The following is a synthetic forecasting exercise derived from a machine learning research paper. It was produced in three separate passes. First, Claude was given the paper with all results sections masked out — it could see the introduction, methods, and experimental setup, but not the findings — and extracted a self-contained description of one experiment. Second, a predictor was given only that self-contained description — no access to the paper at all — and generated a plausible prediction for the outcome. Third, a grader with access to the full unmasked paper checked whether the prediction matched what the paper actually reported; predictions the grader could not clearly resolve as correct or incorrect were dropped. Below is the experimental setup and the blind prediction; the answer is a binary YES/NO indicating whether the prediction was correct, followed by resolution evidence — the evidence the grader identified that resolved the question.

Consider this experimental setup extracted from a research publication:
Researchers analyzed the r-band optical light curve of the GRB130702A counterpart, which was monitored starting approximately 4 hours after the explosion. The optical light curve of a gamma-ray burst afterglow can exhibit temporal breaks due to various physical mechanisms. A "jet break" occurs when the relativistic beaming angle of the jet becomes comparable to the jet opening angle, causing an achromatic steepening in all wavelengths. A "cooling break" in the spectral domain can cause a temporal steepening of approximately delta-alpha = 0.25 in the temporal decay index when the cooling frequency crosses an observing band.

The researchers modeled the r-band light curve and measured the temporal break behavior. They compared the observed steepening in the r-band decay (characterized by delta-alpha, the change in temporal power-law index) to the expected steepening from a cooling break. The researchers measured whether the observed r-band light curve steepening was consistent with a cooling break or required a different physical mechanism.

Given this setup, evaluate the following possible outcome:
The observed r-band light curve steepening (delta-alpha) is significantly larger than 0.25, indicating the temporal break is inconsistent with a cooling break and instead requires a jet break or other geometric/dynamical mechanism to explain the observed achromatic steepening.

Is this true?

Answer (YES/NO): YES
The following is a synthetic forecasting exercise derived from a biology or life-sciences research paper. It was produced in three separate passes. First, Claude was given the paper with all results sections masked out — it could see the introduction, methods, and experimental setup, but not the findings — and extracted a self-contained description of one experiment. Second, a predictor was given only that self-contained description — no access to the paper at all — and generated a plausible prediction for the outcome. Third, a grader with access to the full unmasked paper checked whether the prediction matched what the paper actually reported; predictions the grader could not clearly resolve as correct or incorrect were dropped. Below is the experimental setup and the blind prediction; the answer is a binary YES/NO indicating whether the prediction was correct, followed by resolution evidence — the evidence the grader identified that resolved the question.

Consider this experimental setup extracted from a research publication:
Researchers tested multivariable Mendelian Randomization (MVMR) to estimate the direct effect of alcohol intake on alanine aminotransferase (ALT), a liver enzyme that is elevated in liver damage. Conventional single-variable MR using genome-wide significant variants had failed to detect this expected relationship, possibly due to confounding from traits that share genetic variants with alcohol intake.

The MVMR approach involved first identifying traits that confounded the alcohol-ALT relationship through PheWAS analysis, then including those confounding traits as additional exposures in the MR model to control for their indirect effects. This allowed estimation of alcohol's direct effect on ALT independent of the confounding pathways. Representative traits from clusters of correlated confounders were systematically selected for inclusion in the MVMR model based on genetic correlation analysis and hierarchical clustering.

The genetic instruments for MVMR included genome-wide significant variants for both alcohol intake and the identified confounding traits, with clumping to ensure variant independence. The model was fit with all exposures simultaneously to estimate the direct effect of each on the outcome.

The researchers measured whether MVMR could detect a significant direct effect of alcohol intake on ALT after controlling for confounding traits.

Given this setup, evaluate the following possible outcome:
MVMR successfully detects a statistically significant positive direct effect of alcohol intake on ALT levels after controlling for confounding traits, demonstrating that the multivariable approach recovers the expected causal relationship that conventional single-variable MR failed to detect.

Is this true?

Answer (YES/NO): YES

_ _ _ _ _

[What to work on] A verbatim copy of the listing above, starting from the line with "The researchers measured whether MVMR" and running to its last line, is the only output needed.

[Response area]
The researchers measured whether MVMR could detect a significant direct effect of alcohol intake on ALT after controlling for confounding traits.

Given this setup, evaluate the following possible outcome:
MVMR successfully detects a statistically significant positive direct effect of alcohol intake on ALT levels after controlling for confounding traits, demonstrating that the multivariable approach recovers the expected causal relationship that conventional single-variable MR failed to detect.

Is this true?

Answer (YES/NO): YES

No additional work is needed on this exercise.